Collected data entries
★ ★ ★ ★
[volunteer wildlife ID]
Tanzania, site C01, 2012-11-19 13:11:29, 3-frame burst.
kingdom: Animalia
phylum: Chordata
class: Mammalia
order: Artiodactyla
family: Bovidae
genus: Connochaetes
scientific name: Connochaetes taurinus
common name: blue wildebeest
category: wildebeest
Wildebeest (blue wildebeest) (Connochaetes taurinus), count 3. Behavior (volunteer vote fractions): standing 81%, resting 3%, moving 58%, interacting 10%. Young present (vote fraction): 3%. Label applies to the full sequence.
★ ★ ★ ★
▶ **What needs to be done**: Output these and nothing else: the lines from the one holding "genus: Connochaetes" through the final line of the entries above, exactly as they appear.

▶ **Answer box**:
genus: Connochaetes
scientific name: Connochaetes taurinus
common name: blue wildebeest
category: wildebeest
Wildebeest (blue wildebeest) (Connochaetes taurinus), count 3. Behavior (volunteer vote fractions): standing 81%, resting 3%, moving 58%, interacting 10%. Young present (vote fraction): 3%. Label applies to the full sequence.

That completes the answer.